**TEXT SECTION**.
————
Biden-Harris Impact on M&A: Transactions Now, JVs Later, Finds EY Survey of Executives


EY’s survey examined how potential changes in corporate taxes, economic stimulus, infrastructure, onshoring regulations and sustainability, will affect U.S. business leaders’ capital allocation, M&A, investments, and overall growth strategies.

Key Findings
Here’s a quick snapshot of the survey results:
-79 percent said they are likely to accelerate M&A strategies, alliances and joint ventures should corporate tax rates increase following the election
-64 percent surveyed will acquire or build more domestic production in response to anticipated policies incentivizing onshoring

-44 percent said large-scale infrastructure investments to offset the economic impact of Covid-19 will create opportunities for their company
-47 percent of business executives indicated it will be difficult for their organizations to respond to increased regulation on environmental and sustainability practices

Tax Policy and M&A
Mergers & Acquisitions asked Bill Casey, EY Americas Vice Chair, Strategy and Transactions, to explain the relationship between expected tax increases and M&A activity under President-elect Joe Biden’s administration.

“President-elect Biden had proposed increases to the corporate tax and individual capital gains tax rates, so sellers would be motivated to sell in a lower tax environment, thereby accelerating deals,” Casey explained. “He has also proposed eliminating step-up in basis for estates. Combined with an increase in capital gains rates, that would provide substantial incentives for privately held businesses to sell sooner than later. And following a tax rate increase, there would likely be an increase in joint ventures and alliances, as companies would look for structural alternatives to buying and selling in a high-tax or less tax-efficient environment. JV’s and alliances offer a highly tax-efficient means of assets or combinations of assets held by companies.”
————
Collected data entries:
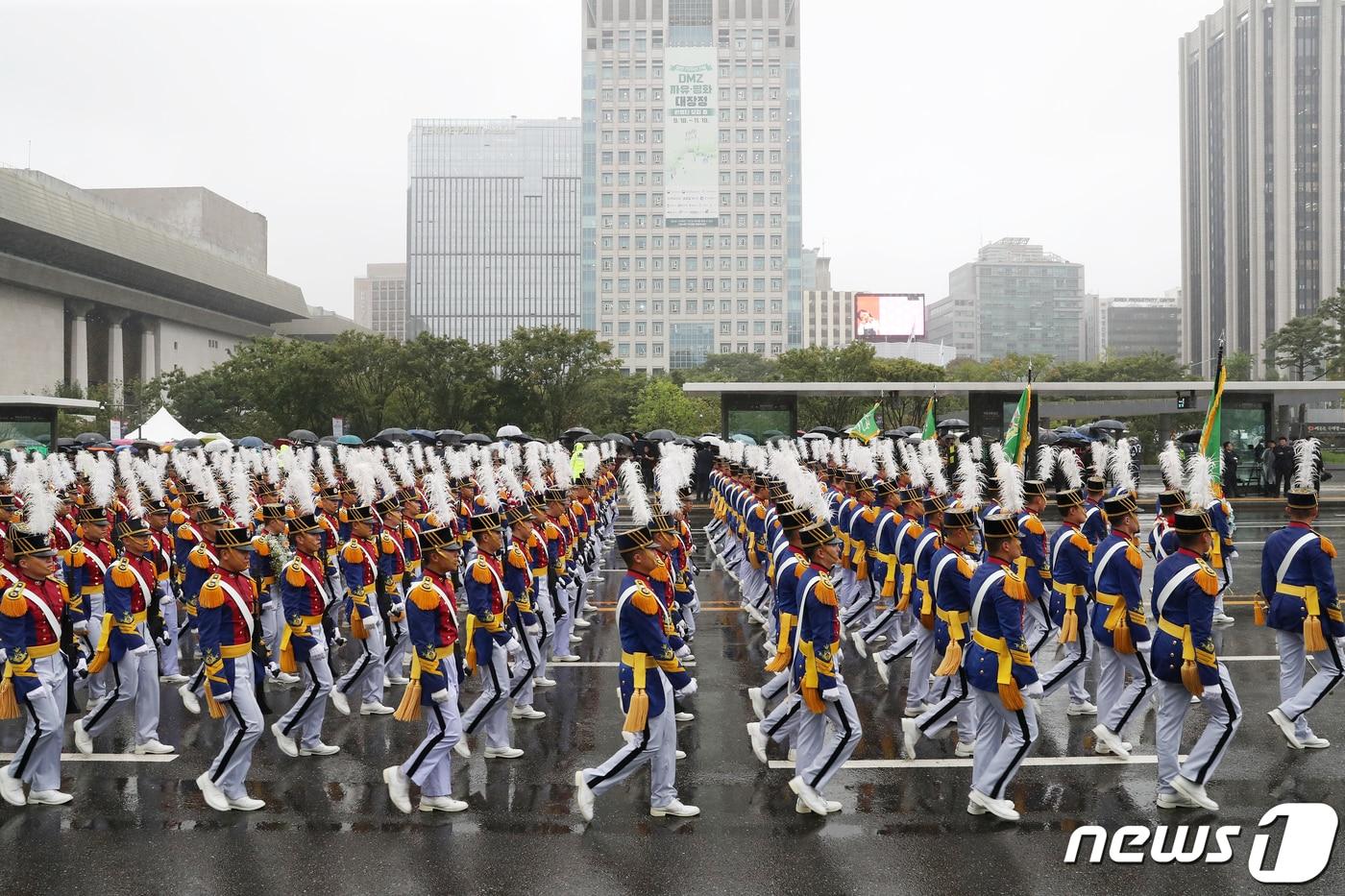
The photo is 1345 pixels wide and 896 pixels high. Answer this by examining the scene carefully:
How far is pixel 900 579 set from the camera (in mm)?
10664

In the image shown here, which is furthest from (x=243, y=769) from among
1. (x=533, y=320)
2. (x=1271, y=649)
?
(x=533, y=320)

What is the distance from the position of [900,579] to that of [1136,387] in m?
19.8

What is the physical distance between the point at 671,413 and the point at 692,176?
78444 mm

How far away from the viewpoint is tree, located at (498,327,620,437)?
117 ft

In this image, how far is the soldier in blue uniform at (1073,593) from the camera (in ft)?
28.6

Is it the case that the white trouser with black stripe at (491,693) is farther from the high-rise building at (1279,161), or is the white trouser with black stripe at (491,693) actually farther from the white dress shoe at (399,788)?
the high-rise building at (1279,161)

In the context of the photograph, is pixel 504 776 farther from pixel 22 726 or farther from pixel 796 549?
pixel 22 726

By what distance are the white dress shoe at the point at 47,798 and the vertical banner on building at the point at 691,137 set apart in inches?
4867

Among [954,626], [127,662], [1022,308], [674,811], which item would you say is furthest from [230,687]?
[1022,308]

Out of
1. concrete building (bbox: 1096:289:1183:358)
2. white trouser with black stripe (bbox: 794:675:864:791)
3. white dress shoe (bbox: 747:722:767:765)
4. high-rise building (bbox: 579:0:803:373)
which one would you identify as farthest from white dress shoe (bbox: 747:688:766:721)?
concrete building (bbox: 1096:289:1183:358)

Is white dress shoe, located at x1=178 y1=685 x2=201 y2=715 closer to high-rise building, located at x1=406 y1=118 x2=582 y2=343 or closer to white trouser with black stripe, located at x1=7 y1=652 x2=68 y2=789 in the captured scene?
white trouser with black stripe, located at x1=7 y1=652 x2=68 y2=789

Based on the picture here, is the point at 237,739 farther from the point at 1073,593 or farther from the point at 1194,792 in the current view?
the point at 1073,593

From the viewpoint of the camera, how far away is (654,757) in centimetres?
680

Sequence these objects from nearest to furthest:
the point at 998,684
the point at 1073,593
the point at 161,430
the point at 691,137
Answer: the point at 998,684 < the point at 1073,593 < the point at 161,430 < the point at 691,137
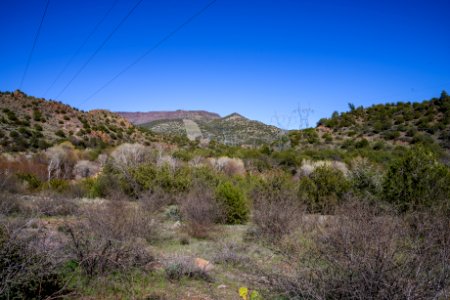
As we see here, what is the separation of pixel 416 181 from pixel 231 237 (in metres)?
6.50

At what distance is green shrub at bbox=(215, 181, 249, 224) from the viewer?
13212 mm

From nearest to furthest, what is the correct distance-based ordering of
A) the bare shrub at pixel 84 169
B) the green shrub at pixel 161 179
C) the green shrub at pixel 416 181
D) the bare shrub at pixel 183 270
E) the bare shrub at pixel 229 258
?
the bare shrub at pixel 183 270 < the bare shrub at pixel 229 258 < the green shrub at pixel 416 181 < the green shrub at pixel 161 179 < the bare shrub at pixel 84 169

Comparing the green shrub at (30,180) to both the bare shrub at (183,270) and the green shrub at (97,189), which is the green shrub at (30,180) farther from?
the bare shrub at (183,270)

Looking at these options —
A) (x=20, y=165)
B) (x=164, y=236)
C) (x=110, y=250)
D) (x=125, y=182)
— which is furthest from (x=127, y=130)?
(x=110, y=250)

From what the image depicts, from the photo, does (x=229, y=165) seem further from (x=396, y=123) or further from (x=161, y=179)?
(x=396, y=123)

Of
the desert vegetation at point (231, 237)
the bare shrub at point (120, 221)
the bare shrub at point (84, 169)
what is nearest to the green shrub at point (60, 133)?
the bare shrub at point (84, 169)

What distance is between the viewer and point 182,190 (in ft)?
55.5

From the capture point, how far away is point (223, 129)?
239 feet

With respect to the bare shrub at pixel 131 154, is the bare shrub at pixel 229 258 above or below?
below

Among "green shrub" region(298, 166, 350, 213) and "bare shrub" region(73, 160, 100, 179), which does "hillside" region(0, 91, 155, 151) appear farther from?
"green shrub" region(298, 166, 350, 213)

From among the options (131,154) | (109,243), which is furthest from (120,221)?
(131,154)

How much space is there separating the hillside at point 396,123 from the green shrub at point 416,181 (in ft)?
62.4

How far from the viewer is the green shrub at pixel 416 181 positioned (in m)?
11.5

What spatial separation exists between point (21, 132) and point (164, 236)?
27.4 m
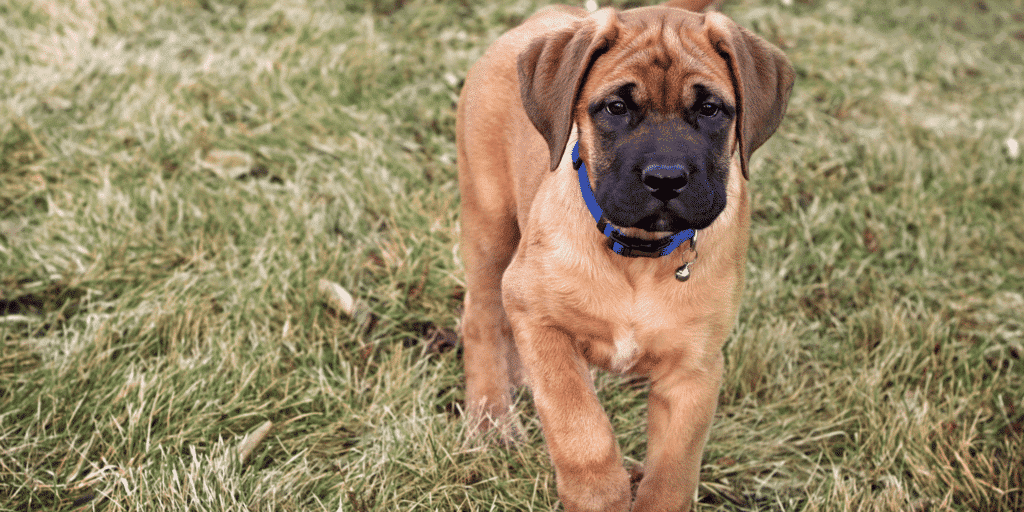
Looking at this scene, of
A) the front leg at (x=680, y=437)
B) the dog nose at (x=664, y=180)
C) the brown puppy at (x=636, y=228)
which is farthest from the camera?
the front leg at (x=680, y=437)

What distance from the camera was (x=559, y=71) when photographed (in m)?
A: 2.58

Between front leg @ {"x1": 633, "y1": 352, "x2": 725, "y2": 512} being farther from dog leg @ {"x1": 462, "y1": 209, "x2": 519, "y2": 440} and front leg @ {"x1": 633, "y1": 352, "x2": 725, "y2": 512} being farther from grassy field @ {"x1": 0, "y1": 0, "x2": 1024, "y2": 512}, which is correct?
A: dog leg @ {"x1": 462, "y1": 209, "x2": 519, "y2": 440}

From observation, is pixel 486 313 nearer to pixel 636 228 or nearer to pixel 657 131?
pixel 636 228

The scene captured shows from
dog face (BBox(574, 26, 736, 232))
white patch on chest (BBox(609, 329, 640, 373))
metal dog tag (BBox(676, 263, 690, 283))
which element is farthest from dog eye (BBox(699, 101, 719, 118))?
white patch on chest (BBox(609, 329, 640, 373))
————
Please reproduce the full article on the EY survey of executives verbatim. The rows above are not needed for anything here.

**ANSWER SECTION**.
Biden-Harris Impact on M&A: Transactions Now, JVs Later, Finds EY Survey of Executives


EY’s survey examined how potential changes in corporate taxes, economic stimulus, infrastructure, onshoring regulations and sustainability, will affect U.S. business leaders’ capital allocation, M&A, investments, and overall growth strategies.

Key Findings
Here’s a quick snapshot of the survey results:
-79 percent said they are likely to accelerate M&A strategies, alliances and joint ventures should corporate tax rates increase following the election
-64 percent surveyed will acquire or build more domestic production in response to anticipated policies incentivizing onshoring

-44 percent said large-scale infrastructure investments to offset the economic impact of Covid-19 will create opportunities for their company
-47 percent of business executives indicated it will be difficult for their organizations to respond to increased regulation on environmental and sustainability practices

Tax Policy and M&A
Mergers & Acquisitions asked Bill Casey, EY Americas Vice Chair, Strategy and Transactions, to explain the relationship between expected tax increases and M&A activity under President-elect Joe Biden’s administration.

“President-elect Biden had proposed increases to the corporate tax and individual capital gains tax rates, so sellers would be motivated to sell in a lower tax environment, thereby accelerating deals,” Casey explained. “He has also proposed eliminating step-up in basis for estates. Combined with an increase in capital gains rates, that would provide substantial incentives for privately held businesses to sell sooner than later. And following a tax rate increase, there would likely be an increase in joint ventures and alliances, as companies would look for structural alternatives to buying and selling in a high-tax or less tax-efficient environment. JV’s and alliances offer a highly tax-efficient means of assets or combinations of assets held by companies.”